Stranger at the Gate
The second New Yorker documentary to make the Oscar shortlist this year tells the story of a radicalized former Marine with PTSD who was “at war with Muslims,” and intent on committing a mass atrocity before being befriended and saved by the same community he planned to attack. “I was hoping for at least 200 or more, dead, injured,” Mac McKinney ominously says, while community members recount how he paced back and forth in front of their mosque, head down, full of hatred. But something unexpected happened next — he was welcomed inside. “I invited him over for dinner,” one of his would-be victims says. “To make him feel from my heart that he is welcome.” By the time the FBI caught up with him, he had disposed of the bomb-making equipment, and the community he had planned on attacking was now helping him deal with a troubled past. “I can never in a million years repay this community, what they have given me,” the marine tells director Joshua Seftel.

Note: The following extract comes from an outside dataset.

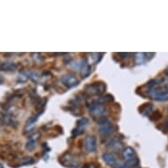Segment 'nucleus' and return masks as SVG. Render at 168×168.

The LA Times said the documentary — which features Malala Yousafzai as executive producer — shows how a “thirst for bloodshed is transformed by radical kindness.”
The Elephant Whisperers
This 40-minute documentary short tells the story of Bomman and Bellie, a couple in South India who devote their lives to caring for an orphaned baby elephant named Raghu that has been separated from its herd. Directed by Kartiki Gonsalves, the action takes place on a tiger reserve — where the families of the main characters have lived for generations — and which provides an incredible backdrop to this portrait of an unconventional family. “We live off the forest, but we also protect it,” one of the duo says to the camera. The couple speak to the elephant delivered to their care, while children play with it in the river, at one point the elephant even plays football: it all combines to create a “mesmerizing visual safari,” according to a reviewer at The Hindu.

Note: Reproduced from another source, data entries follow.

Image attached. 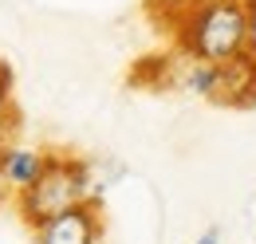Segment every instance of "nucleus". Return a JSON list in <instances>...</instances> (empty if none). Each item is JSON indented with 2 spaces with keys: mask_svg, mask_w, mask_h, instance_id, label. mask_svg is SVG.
Listing matches in <instances>:
<instances>
[{
  "mask_svg": "<svg viewBox=\"0 0 256 244\" xmlns=\"http://www.w3.org/2000/svg\"><path fill=\"white\" fill-rule=\"evenodd\" d=\"M16 79H12V67L0 60V142L8 134V126H16Z\"/></svg>",
  "mask_w": 256,
  "mask_h": 244,
  "instance_id": "6",
  "label": "nucleus"
},
{
  "mask_svg": "<svg viewBox=\"0 0 256 244\" xmlns=\"http://www.w3.org/2000/svg\"><path fill=\"white\" fill-rule=\"evenodd\" d=\"M193 244H221V228H205Z\"/></svg>",
  "mask_w": 256,
  "mask_h": 244,
  "instance_id": "8",
  "label": "nucleus"
},
{
  "mask_svg": "<svg viewBox=\"0 0 256 244\" xmlns=\"http://www.w3.org/2000/svg\"><path fill=\"white\" fill-rule=\"evenodd\" d=\"M248 56L256 60V4L248 8Z\"/></svg>",
  "mask_w": 256,
  "mask_h": 244,
  "instance_id": "7",
  "label": "nucleus"
},
{
  "mask_svg": "<svg viewBox=\"0 0 256 244\" xmlns=\"http://www.w3.org/2000/svg\"><path fill=\"white\" fill-rule=\"evenodd\" d=\"M166 83L217 106H248L256 98V60L236 56L224 63H205L178 56L174 67H166Z\"/></svg>",
  "mask_w": 256,
  "mask_h": 244,
  "instance_id": "3",
  "label": "nucleus"
},
{
  "mask_svg": "<svg viewBox=\"0 0 256 244\" xmlns=\"http://www.w3.org/2000/svg\"><path fill=\"white\" fill-rule=\"evenodd\" d=\"M244 4H248V8H252V4H256V0H244Z\"/></svg>",
  "mask_w": 256,
  "mask_h": 244,
  "instance_id": "10",
  "label": "nucleus"
},
{
  "mask_svg": "<svg viewBox=\"0 0 256 244\" xmlns=\"http://www.w3.org/2000/svg\"><path fill=\"white\" fill-rule=\"evenodd\" d=\"M48 162H52V150H36V146H20V142H0V174H4V185L12 189V197L40 182Z\"/></svg>",
  "mask_w": 256,
  "mask_h": 244,
  "instance_id": "5",
  "label": "nucleus"
},
{
  "mask_svg": "<svg viewBox=\"0 0 256 244\" xmlns=\"http://www.w3.org/2000/svg\"><path fill=\"white\" fill-rule=\"evenodd\" d=\"M87 201H102L98 162L52 150V162H48L44 178L36 185H28L24 193H16V216L36 232L52 216L67 213L75 205H87Z\"/></svg>",
  "mask_w": 256,
  "mask_h": 244,
  "instance_id": "2",
  "label": "nucleus"
},
{
  "mask_svg": "<svg viewBox=\"0 0 256 244\" xmlns=\"http://www.w3.org/2000/svg\"><path fill=\"white\" fill-rule=\"evenodd\" d=\"M102 201L75 205L36 228V244H102Z\"/></svg>",
  "mask_w": 256,
  "mask_h": 244,
  "instance_id": "4",
  "label": "nucleus"
},
{
  "mask_svg": "<svg viewBox=\"0 0 256 244\" xmlns=\"http://www.w3.org/2000/svg\"><path fill=\"white\" fill-rule=\"evenodd\" d=\"M8 193H12V189H8V185H4V174H0V209H4V205H8Z\"/></svg>",
  "mask_w": 256,
  "mask_h": 244,
  "instance_id": "9",
  "label": "nucleus"
},
{
  "mask_svg": "<svg viewBox=\"0 0 256 244\" xmlns=\"http://www.w3.org/2000/svg\"><path fill=\"white\" fill-rule=\"evenodd\" d=\"M170 36L178 56L224 63L248 56V4L244 0H182L174 8Z\"/></svg>",
  "mask_w": 256,
  "mask_h": 244,
  "instance_id": "1",
  "label": "nucleus"
}]
</instances>
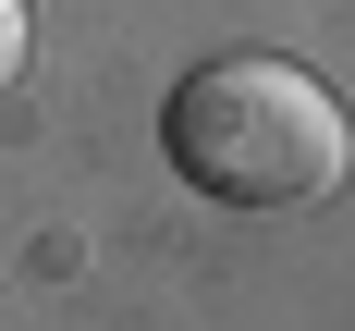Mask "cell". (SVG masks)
Segmentation results:
<instances>
[{"instance_id":"obj_1","label":"cell","mask_w":355,"mask_h":331,"mask_svg":"<svg viewBox=\"0 0 355 331\" xmlns=\"http://www.w3.org/2000/svg\"><path fill=\"white\" fill-rule=\"evenodd\" d=\"M159 147H172V172L220 209H306L331 184L355 172V123L306 62L282 49H220L172 86L159 110Z\"/></svg>"},{"instance_id":"obj_2","label":"cell","mask_w":355,"mask_h":331,"mask_svg":"<svg viewBox=\"0 0 355 331\" xmlns=\"http://www.w3.org/2000/svg\"><path fill=\"white\" fill-rule=\"evenodd\" d=\"M25 37H37V25H25V0H0V86L25 74Z\"/></svg>"}]
</instances>
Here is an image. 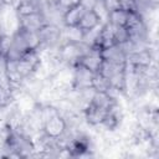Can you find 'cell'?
Listing matches in <instances>:
<instances>
[{
    "instance_id": "cell-7",
    "label": "cell",
    "mask_w": 159,
    "mask_h": 159,
    "mask_svg": "<svg viewBox=\"0 0 159 159\" xmlns=\"http://www.w3.org/2000/svg\"><path fill=\"white\" fill-rule=\"evenodd\" d=\"M1 26L7 35H12L20 26L19 16L12 7H5L1 12Z\"/></svg>"
},
{
    "instance_id": "cell-4",
    "label": "cell",
    "mask_w": 159,
    "mask_h": 159,
    "mask_svg": "<svg viewBox=\"0 0 159 159\" xmlns=\"http://www.w3.org/2000/svg\"><path fill=\"white\" fill-rule=\"evenodd\" d=\"M93 76V72L77 63L76 66H73V88L82 89L86 87H92Z\"/></svg>"
},
{
    "instance_id": "cell-11",
    "label": "cell",
    "mask_w": 159,
    "mask_h": 159,
    "mask_svg": "<svg viewBox=\"0 0 159 159\" xmlns=\"http://www.w3.org/2000/svg\"><path fill=\"white\" fill-rule=\"evenodd\" d=\"M20 39L22 40V42L25 43V46L27 47V50H37L41 46V40L39 36V32L36 31H30L26 29H22L19 26V29L15 31Z\"/></svg>"
},
{
    "instance_id": "cell-21",
    "label": "cell",
    "mask_w": 159,
    "mask_h": 159,
    "mask_svg": "<svg viewBox=\"0 0 159 159\" xmlns=\"http://www.w3.org/2000/svg\"><path fill=\"white\" fill-rule=\"evenodd\" d=\"M97 2H98V0H80V5L84 10H93V7L96 6Z\"/></svg>"
},
{
    "instance_id": "cell-10",
    "label": "cell",
    "mask_w": 159,
    "mask_h": 159,
    "mask_svg": "<svg viewBox=\"0 0 159 159\" xmlns=\"http://www.w3.org/2000/svg\"><path fill=\"white\" fill-rule=\"evenodd\" d=\"M102 22L101 17L97 15V12L94 10H86L78 22V27L81 30H83V32H87V31H91L93 29H96L97 26H99Z\"/></svg>"
},
{
    "instance_id": "cell-24",
    "label": "cell",
    "mask_w": 159,
    "mask_h": 159,
    "mask_svg": "<svg viewBox=\"0 0 159 159\" xmlns=\"http://www.w3.org/2000/svg\"><path fill=\"white\" fill-rule=\"evenodd\" d=\"M101 1H102V0H101Z\"/></svg>"
},
{
    "instance_id": "cell-20",
    "label": "cell",
    "mask_w": 159,
    "mask_h": 159,
    "mask_svg": "<svg viewBox=\"0 0 159 159\" xmlns=\"http://www.w3.org/2000/svg\"><path fill=\"white\" fill-rule=\"evenodd\" d=\"M118 1H119L120 9H123V10H127V11H129V10H137L135 1L134 0H118Z\"/></svg>"
},
{
    "instance_id": "cell-13",
    "label": "cell",
    "mask_w": 159,
    "mask_h": 159,
    "mask_svg": "<svg viewBox=\"0 0 159 159\" xmlns=\"http://www.w3.org/2000/svg\"><path fill=\"white\" fill-rule=\"evenodd\" d=\"M84 32L78 26H63L62 27V40L70 42H83Z\"/></svg>"
},
{
    "instance_id": "cell-12",
    "label": "cell",
    "mask_w": 159,
    "mask_h": 159,
    "mask_svg": "<svg viewBox=\"0 0 159 159\" xmlns=\"http://www.w3.org/2000/svg\"><path fill=\"white\" fill-rule=\"evenodd\" d=\"M84 11L86 10L80 4L67 9L62 14V25L63 26H77Z\"/></svg>"
},
{
    "instance_id": "cell-19",
    "label": "cell",
    "mask_w": 159,
    "mask_h": 159,
    "mask_svg": "<svg viewBox=\"0 0 159 159\" xmlns=\"http://www.w3.org/2000/svg\"><path fill=\"white\" fill-rule=\"evenodd\" d=\"M102 4L104 6V9L107 10V12H111L113 10H117V9H120L118 0H102Z\"/></svg>"
},
{
    "instance_id": "cell-2",
    "label": "cell",
    "mask_w": 159,
    "mask_h": 159,
    "mask_svg": "<svg viewBox=\"0 0 159 159\" xmlns=\"http://www.w3.org/2000/svg\"><path fill=\"white\" fill-rule=\"evenodd\" d=\"M67 129V125H66V122L65 119L61 117V114L58 116H55L43 122V125H42V132L51 137V138H60Z\"/></svg>"
},
{
    "instance_id": "cell-8",
    "label": "cell",
    "mask_w": 159,
    "mask_h": 159,
    "mask_svg": "<svg viewBox=\"0 0 159 159\" xmlns=\"http://www.w3.org/2000/svg\"><path fill=\"white\" fill-rule=\"evenodd\" d=\"M102 63H103V58L101 57L99 51H96V50H92V48H91L89 52L84 53L78 61V65L86 67L87 70H89L93 73L99 72Z\"/></svg>"
},
{
    "instance_id": "cell-17",
    "label": "cell",
    "mask_w": 159,
    "mask_h": 159,
    "mask_svg": "<svg viewBox=\"0 0 159 159\" xmlns=\"http://www.w3.org/2000/svg\"><path fill=\"white\" fill-rule=\"evenodd\" d=\"M113 34H114L116 43L118 45L129 41V32L125 26H113Z\"/></svg>"
},
{
    "instance_id": "cell-5",
    "label": "cell",
    "mask_w": 159,
    "mask_h": 159,
    "mask_svg": "<svg viewBox=\"0 0 159 159\" xmlns=\"http://www.w3.org/2000/svg\"><path fill=\"white\" fill-rule=\"evenodd\" d=\"M99 53L103 61H107V62H112V63H125L127 62V53L124 52L122 46L118 43L101 50Z\"/></svg>"
},
{
    "instance_id": "cell-1",
    "label": "cell",
    "mask_w": 159,
    "mask_h": 159,
    "mask_svg": "<svg viewBox=\"0 0 159 159\" xmlns=\"http://www.w3.org/2000/svg\"><path fill=\"white\" fill-rule=\"evenodd\" d=\"M37 32L41 40L39 48H57L62 43V26L60 25L45 22Z\"/></svg>"
},
{
    "instance_id": "cell-16",
    "label": "cell",
    "mask_w": 159,
    "mask_h": 159,
    "mask_svg": "<svg viewBox=\"0 0 159 159\" xmlns=\"http://www.w3.org/2000/svg\"><path fill=\"white\" fill-rule=\"evenodd\" d=\"M92 87H93L96 91L107 92V91L111 88V82H109V80H108L107 77H104L102 73L97 72V73H94V76H93Z\"/></svg>"
},
{
    "instance_id": "cell-18",
    "label": "cell",
    "mask_w": 159,
    "mask_h": 159,
    "mask_svg": "<svg viewBox=\"0 0 159 159\" xmlns=\"http://www.w3.org/2000/svg\"><path fill=\"white\" fill-rule=\"evenodd\" d=\"M53 4L56 5V7L58 10L65 12L67 9H70V7L75 6V5H78L80 0H53Z\"/></svg>"
},
{
    "instance_id": "cell-22",
    "label": "cell",
    "mask_w": 159,
    "mask_h": 159,
    "mask_svg": "<svg viewBox=\"0 0 159 159\" xmlns=\"http://www.w3.org/2000/svg\"><path fill=\"white\" fill-rule=\"evenodd\" d=\"M2 1H4L5 6H7V7H12V9H15L16 5L20 2V0H2Z\"/></svg>"
},
{
    "instance_id": "cell-14",
    "label": "cell",
    "mask_w": 159,
    "mask_h": 159,
    "mask_svg": "<svg viewBox=\"0 0 159 159\" xmlns=\"http://www.w3.org/2000/svg\"><path fill=\"white\" fill-rule=\"evenodd\" d=\"M114 102H117V101H114L107 92L96 91V93H94V96H93V98H92V101H91V104L108 111V109L113 106Z\"/></svg>"
},
{
    "instance_id": "cell-23",
    "label": "cell",
    "mask_w": 159,
    "mask_h": 159,
    "mask_svg": "<svg viewBox=\"0 0 159 159\" xmlns=\"http://www.w3.org/2000/svg\"><path fill=\"white\" fill-rule=\"evenodd\" d=\"M5 7H7V6H5L4 1H2V0H0V14L4 11V9H5Z\"/></svg>"
},
{
    "instance_id": "cell-3",
    "label": "cell",
    "mask_w": 159,
    "mask_h": 159,
    "mask_svg": "<svg viewBox=\"0 0 159 159\" xmlns=\"http://www.w3.org/2000/svg\"><path fill=\"white\" fill-rule=\"evenodd\" d=\"M107 109H103V108H99V107H96L93 104H88L84 111H83V120L84 123L91 127V128H96L98 125L102 124V122L104 120L106 116H107Z\"/></svg>"
},
{
    "instance_id": "cell-6",
    "label": "cell",
    "mask_w": 159,
    "mask_h": 159,
    "mask_svg": "<svg viewBox=\"0 0 159 159\" xmlns=\"http://www.w3.org/2000/svg\"><path fill=\"white\" fill-rule=\"evenodd\" d=\"M37 104H39L37 99L34 96H31L26 92H22L20 96H17L15 98V102H14L15 109L22 116H26V114L31 113Z\"/></svg>"
},
{
    "instance_id": "cell-9",
    "label": "cell",
    "mask_w": 159,
    "mask_h": 159,
    "mask_svg": "<svg viewBox=\"0 0 159 159\" xmlns=\"http://www.w3.org/2000/svg\"><path fill=\"white\" fill-rule=\"evenodd\" d=\"M19 22H20V27L37 32L42 27V25L46 22V20L42 12H35L27 16L19 17Z\"/></svg>"
},
{
    "instance_id": "cell-15",
    "label": "cell",
    "mask_w": 159,
    "mask_h": 159,
    "mask_svg": "<svg viewBox=\"0 0 159 159\" xmlns=\"http://www.w3.org/2000/svg\"><path fill=\"white\" fill-rule=\"evenodd\" d=\"M128 17V11L123 9H117L111 12H108L107 22H109L112 26H125Z\"/></svg>"
}]
</instances>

How Do You Measure a Year?
Parents often say that the time with their children flies by. But what if you document them on the same day every year, what story does it tell? How do they change? American therapist turned film director Jay Rosenblatt — who was nominated in this category for a different film last year — interrogates this question in “How Do You Measure a Year?” which features 17 years of birthday interviews with his daughter Ella — from age two to 18. “In this film we see this girl grow into a woman, both physically, emotionally, and psychologically,” Rosenblatt said in one interview. “It’s kind of like watching time.” Among the questions put to Ella by her father are: What do you dream about? What scares you? What do you think about our relationship? What’s the most important thing to you? To the latter she answers “my family” before pausing to ask “does my dog count?” The Radio Times said the documentary is “a little story about growing up and the love between father and daughter.”
Laura Dixon is an associate editor at GIJN and a freelance journalist from the UK. She has reported from Colombia, the US, and Mexico, and her work has been published by The Times, The Washington Post, and The Atlantic. She has received fellowships from the IWMF and the Pulitzer Center.